Other animators handled the character, but Ferguson became the Pluto specialist at the Disney Studio. Over the next few years, Ferguson continued to develop and refine the character, ultimately crystalizing with Playful Pluto (1934), in which Ferguson animated a scene where Pluto gets a piece of flypaper stuck to his rear end. The sequence was storyboarded by Webb Smith, and Ferguson padded the scene and added extra bits of comic business. The scene was considered a major landmark in the development of character animation. Frank Thomas and Ollie Johnston described the scene as:

... a milestone in personality animation. From the time he [Pluto] accidently sits on a sheet of the sticky flypaper, Pluto's problems seem to become ever worse as he tries to extricate himself. Through it all, his reaction to his predicament and his thoughts of what to try next are shared with the audience. It was the first time a character seemed to be thinking on screen, and, though it lasted only 65 seconds, it opened [up] the way for animation of real characters with real problems.
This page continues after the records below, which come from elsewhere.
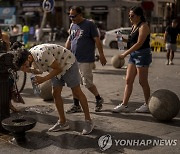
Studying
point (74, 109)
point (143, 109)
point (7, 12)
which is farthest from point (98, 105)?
point (7, 12)

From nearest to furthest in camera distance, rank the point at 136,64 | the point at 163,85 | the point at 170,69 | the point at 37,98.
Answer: the point at 136,64, the point at 37,98, the point at 163,85, the point at 170,69

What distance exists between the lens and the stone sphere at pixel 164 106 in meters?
5.80

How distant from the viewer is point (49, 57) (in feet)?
16.3

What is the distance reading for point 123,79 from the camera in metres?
10.3

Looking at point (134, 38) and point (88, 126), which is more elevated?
point (134, 38)

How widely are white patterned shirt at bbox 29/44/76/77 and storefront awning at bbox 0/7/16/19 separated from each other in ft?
131

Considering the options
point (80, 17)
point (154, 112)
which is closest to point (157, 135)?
point (154, 112)

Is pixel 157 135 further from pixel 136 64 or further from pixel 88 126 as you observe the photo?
pixel 136 64

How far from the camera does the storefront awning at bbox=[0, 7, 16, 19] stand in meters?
43.9

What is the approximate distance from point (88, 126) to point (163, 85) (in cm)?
423

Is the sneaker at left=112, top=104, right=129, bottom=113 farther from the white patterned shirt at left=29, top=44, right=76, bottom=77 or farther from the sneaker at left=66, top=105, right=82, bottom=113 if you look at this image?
the white patterned shirt at left=29, top=44, right=76, bottom=77

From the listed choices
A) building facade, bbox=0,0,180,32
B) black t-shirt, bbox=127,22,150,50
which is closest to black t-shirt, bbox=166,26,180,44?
black t-shirt, bbox=127,22,150,50

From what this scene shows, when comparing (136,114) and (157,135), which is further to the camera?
(136,114)

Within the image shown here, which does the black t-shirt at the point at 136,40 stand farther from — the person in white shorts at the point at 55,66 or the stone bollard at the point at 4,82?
the stone bollard at the point at 4,82
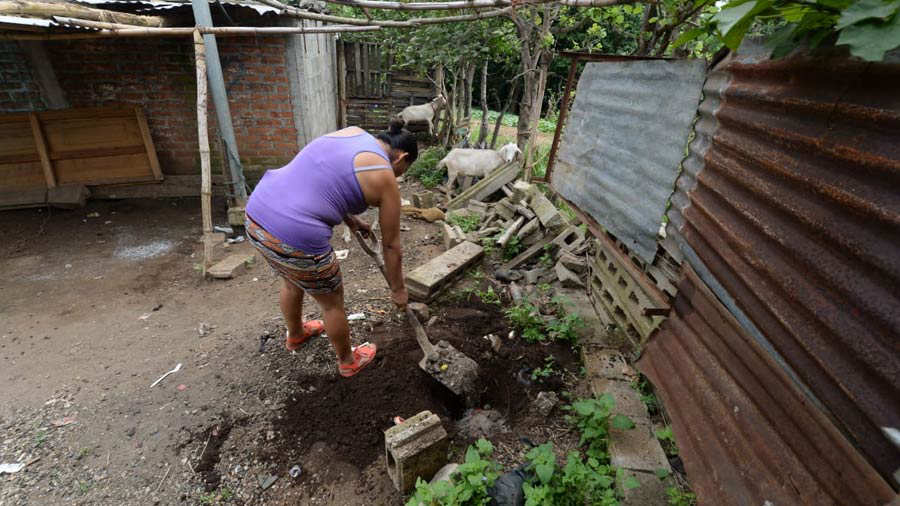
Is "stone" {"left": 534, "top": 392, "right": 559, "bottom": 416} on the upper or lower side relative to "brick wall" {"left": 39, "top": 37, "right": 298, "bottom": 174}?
lower

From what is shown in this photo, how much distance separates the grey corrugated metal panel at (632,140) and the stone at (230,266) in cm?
383

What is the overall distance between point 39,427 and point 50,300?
214cm

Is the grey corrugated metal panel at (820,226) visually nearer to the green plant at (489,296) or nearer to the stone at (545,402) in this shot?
the stone at (545,402)

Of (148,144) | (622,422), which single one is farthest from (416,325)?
(148,144)

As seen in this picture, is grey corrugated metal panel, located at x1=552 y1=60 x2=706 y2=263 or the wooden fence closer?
grey corrugated metal panel, located at x1=552 y1=60 x2=706 y2=263

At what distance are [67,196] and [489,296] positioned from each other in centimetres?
672

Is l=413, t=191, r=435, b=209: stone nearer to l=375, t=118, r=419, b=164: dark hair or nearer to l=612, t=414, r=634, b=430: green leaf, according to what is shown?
l=375, t=118, r=419, b=164: dark hair

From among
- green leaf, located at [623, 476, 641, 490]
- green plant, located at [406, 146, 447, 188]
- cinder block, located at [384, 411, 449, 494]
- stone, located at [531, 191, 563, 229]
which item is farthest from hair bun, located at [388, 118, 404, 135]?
green plant, located at [406, 146, 447, 188]

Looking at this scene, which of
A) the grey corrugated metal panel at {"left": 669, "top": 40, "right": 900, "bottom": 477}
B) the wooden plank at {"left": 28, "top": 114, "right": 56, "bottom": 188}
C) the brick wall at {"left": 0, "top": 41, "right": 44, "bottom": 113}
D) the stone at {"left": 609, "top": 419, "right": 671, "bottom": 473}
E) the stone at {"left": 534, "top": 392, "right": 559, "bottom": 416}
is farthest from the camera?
the wooden plank at {"left": 28, "top": 114, "right": 56, "bottom": 188}

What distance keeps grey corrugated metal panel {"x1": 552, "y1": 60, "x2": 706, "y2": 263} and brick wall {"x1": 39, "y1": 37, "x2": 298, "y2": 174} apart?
477 centimetres

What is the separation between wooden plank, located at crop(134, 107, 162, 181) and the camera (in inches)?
228

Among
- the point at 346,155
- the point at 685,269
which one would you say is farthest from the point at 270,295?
the point at 685,269

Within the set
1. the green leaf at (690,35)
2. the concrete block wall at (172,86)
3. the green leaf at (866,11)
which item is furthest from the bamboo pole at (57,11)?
the green leaf at (866,11)

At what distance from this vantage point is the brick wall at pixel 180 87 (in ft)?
17.7
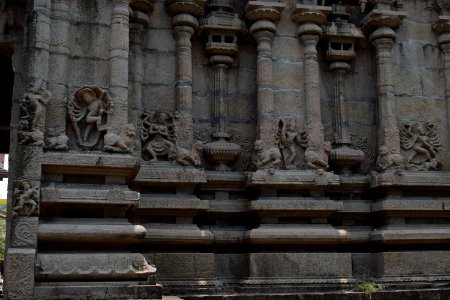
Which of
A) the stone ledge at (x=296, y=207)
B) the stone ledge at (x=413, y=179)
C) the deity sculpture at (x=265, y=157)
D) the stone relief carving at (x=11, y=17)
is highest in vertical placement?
the stone relief carving at (x=11, y=17)

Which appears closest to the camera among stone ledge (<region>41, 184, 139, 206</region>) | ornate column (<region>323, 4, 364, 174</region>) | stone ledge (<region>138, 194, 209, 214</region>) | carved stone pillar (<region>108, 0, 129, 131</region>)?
stone ledge (<region>41, 184, 139, 206</region>)

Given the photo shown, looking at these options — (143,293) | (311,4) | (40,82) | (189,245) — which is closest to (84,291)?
(143,293)

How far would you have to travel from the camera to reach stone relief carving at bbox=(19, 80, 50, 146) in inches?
375

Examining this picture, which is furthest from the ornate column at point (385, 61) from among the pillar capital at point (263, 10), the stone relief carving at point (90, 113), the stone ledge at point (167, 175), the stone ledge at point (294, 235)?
the stone relief carving at point (90, 113)

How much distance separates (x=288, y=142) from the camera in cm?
1198

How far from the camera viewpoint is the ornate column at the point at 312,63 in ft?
39.7

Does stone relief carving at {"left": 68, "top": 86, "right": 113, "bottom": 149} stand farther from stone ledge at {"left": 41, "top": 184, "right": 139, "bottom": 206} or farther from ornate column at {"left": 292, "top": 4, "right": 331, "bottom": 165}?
ornate column at {"left": 292, "top": 4, "right": 331, "bottom": 165}

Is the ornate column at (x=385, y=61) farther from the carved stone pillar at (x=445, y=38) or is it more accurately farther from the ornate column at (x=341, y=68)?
the carved stone pillar at (x=445, y=38)

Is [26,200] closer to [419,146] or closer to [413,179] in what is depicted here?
[413,179]

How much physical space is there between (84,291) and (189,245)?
2.58 m

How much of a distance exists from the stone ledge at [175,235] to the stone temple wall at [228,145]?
36mm

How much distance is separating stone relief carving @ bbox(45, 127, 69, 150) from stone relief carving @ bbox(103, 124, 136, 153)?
0.65m

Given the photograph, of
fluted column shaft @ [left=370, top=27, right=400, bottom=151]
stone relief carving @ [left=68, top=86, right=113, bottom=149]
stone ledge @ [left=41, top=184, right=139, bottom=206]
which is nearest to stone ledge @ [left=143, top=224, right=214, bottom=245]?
stone ledge @ [left=41, top=184, right=139, bottom=206]

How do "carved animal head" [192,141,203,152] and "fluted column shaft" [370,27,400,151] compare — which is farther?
"fluted column shaft" [370,27,400,151]
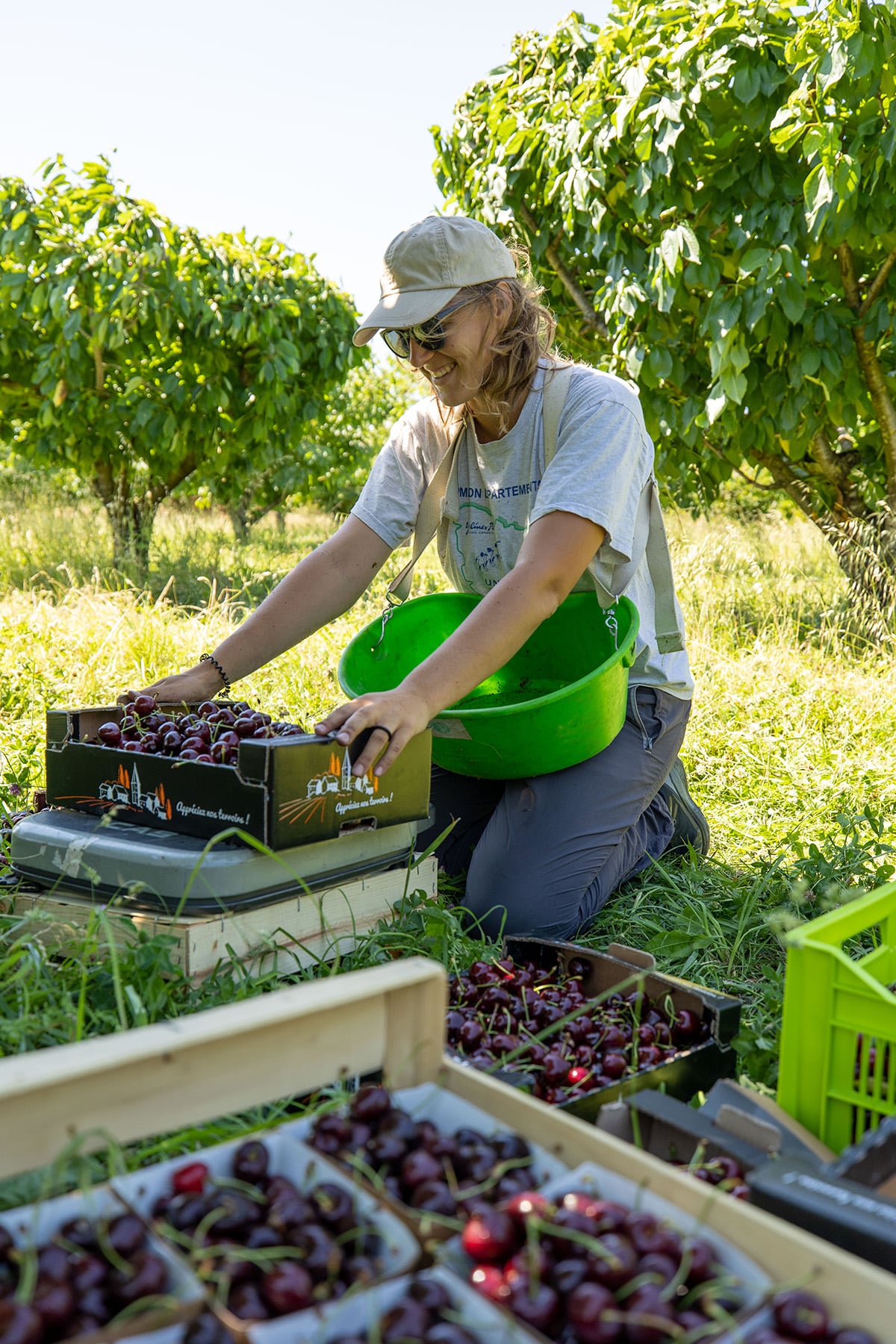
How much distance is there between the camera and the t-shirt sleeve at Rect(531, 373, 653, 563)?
2531mm

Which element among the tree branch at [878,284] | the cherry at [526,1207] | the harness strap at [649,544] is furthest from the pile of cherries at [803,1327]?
the tree branch at [878,284]

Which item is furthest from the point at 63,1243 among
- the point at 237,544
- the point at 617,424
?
the point at 237,544

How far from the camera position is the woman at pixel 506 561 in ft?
8.20

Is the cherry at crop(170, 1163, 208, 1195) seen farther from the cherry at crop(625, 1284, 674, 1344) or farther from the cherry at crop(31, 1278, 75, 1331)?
the cherry at crop(625, 1284, 674, 1344)

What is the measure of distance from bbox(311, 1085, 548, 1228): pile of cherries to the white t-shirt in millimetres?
1568

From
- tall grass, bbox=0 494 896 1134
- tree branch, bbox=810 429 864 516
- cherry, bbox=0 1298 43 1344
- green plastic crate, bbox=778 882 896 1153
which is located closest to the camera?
cherry, bbox=0 1298 43 1344

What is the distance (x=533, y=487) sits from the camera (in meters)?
2.97

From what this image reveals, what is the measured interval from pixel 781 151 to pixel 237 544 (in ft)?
30.2

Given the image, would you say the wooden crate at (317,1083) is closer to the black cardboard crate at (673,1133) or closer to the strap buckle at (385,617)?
the black cardboard crate at (673,1133)

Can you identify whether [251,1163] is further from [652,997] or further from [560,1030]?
[652,997]

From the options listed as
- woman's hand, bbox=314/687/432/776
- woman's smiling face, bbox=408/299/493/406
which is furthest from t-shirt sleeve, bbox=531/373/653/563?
woman's hand, bbox=314/687/432/776

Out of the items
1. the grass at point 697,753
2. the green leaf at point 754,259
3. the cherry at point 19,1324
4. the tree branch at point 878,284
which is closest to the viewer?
the cherry at point 19,1324

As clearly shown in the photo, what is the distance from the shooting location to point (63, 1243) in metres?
1.01

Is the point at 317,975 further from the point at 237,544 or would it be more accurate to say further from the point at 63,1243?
the point at 237,544
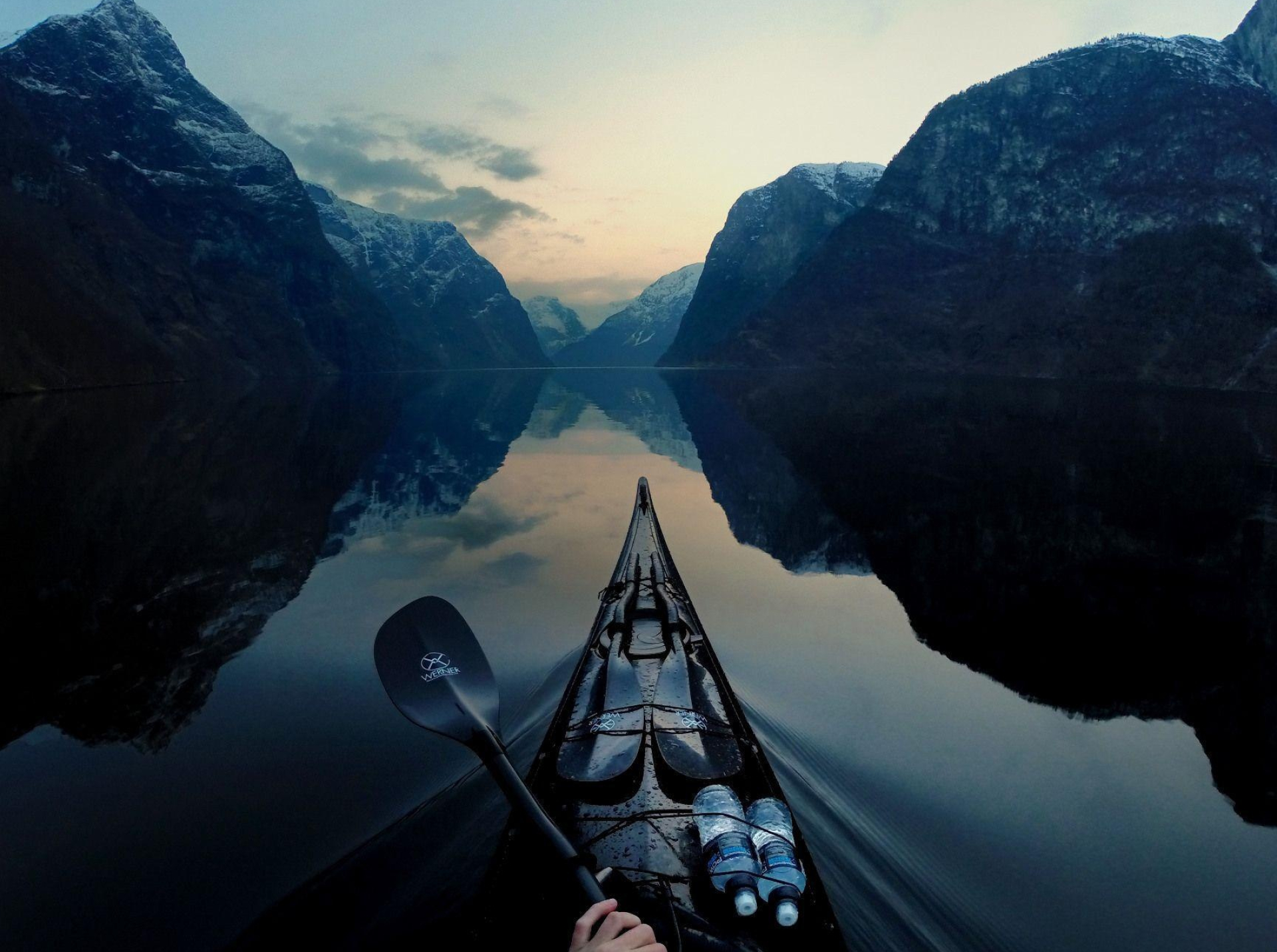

Following the circulation of Art Babbitt's Character Analysis of the Goof around the Disney studio, Ferguson wrote a four-page character bible on Pluto that was published on January 4, 1936, and detailed Pluto's body construction, facial expressions, mannerisms and personality.

==Appearances==

Bone Trouble (1940); Butch the Bulldog is a common antagonist of Pluto

Pluto first and most often appears in the Mickey Mouse series of cartoons. His solo star debut is in two Silly Symphony shorts, Just Dogs (1932) and Mother Pluto (1936). In 1937, Pluto appeared in Pluto's Quin-Puplets which was the first installment of his own film series, then headlined Pluto the Pup.

His first comics appearance was in the Mickey Mouse comic strip on July 1, 1931, two months after the release of The Moose Hunt. In 1938, Pluto headlined in the Silly Symphony Sunday comic strip, in an adaptation of his Silly Symphony short, Mother Pluto. Pluto was later featured in several sequences of the Silly Symphony strip in 1939 and 1940.

In the various Disney theme park resorts worldwide, Pluto is an interactive character just like many of his film co-stars.